A. SOCIOLOGY AT THE BEGINNING OF THE TWENTIETH CENTURY: THE SCHOOL OF COMTE AND SPENCER

In a retrospective article in the third edition of the Wörterbuch der Volkswirtschaft (""Encyclopaedia of Political Economy""), Lexis treated the subject of ""Sociology."" Twenty years ago he had to enter into a study of that concept of society, a concept now antiquated though still accepted by some German jurists, which in the middle of the last century Mohl, Treitschke, Stein and others used in contradistinction to the concept of the state. They had principally in mind that ""civil society"" which arose from economic activity and which ""could only be thought of as existing with-in the state."" The other concept of society, which is far more extensive and includes within itself the state, and which, in contrast to the more juridical and historical idea of society, is really the true sociological concept, was even at that time the principal subject of Lexis' article.

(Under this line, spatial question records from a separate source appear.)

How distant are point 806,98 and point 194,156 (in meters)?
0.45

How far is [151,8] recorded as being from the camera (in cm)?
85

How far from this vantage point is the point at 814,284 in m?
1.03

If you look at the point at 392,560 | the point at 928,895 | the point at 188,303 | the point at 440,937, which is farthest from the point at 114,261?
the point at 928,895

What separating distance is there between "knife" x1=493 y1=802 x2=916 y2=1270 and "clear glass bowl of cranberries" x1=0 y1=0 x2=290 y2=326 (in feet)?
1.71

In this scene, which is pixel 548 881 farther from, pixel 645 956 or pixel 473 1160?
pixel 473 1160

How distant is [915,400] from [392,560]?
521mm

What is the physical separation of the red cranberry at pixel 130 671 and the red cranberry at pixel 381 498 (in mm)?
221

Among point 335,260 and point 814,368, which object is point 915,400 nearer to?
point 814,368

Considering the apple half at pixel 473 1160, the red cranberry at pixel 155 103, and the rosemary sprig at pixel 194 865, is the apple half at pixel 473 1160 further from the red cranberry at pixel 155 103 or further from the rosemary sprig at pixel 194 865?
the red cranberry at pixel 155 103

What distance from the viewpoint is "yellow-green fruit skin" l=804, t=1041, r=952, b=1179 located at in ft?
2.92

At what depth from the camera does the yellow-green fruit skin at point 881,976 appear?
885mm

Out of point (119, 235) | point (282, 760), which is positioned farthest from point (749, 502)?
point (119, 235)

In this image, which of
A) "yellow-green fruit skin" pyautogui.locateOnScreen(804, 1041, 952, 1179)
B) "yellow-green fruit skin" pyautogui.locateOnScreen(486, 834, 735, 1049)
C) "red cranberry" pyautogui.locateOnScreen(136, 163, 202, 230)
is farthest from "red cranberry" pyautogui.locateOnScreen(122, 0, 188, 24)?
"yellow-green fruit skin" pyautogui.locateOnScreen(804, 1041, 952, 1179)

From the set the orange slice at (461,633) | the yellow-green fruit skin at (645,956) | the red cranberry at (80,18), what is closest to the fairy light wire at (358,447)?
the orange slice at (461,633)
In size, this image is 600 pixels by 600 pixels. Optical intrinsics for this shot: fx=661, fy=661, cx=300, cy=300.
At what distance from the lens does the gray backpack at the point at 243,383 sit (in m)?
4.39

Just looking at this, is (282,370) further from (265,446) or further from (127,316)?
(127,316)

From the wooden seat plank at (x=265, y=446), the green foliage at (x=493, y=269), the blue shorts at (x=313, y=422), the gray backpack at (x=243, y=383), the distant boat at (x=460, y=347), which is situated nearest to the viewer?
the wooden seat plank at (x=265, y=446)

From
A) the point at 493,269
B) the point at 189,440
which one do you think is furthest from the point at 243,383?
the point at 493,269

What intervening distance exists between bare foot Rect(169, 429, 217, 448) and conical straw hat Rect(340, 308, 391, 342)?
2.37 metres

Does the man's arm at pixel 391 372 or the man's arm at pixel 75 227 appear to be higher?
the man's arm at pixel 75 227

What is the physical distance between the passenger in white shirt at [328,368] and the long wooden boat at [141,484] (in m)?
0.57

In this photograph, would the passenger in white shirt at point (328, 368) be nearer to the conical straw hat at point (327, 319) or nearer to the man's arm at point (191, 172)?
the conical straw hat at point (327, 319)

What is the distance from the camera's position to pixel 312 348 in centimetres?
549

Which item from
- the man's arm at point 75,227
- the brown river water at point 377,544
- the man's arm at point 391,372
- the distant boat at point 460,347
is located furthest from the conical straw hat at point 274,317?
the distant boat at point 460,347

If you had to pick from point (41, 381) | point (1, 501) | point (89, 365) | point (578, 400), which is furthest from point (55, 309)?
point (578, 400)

Lexis discovered this concept in the writings of the two great western European sociologists of the nineteenth century with whom in that period it was always necessary to reckon, Comte and Spencer. He rightly saw in them the true originators of a natural science of sociology. Anyone who follows their example (as Lexis clearly shows) looks for sociological ""laws"" corresponding as much as possible to physical and biological laws; and wherever feasible tries to establish analogies with the animal organism. Lexis, however, pointed out that in this way hardly any essentially new insights into the interconnections in human society were obtainable. Lexis also took cognizance of the at-tempts of Tarde to make use of psychological phenomena in explaining social life; but he neglected the studies of F. Tönnies, G. Simmel and E. Durkheim. He himself proposed a number of problems as the immediate task of sociology, in which, how-ever, he went beyond the limits of sociology into the fields of biology, ethnology and statistics.

In general, Lexis gave a correct picture of the status of sociology in the year 1900. Since then research has made considerable progress. The organic viewpoint persists only as a remnant (especially in some works of the Slavic languages, but even in these countries it is considered outmoded).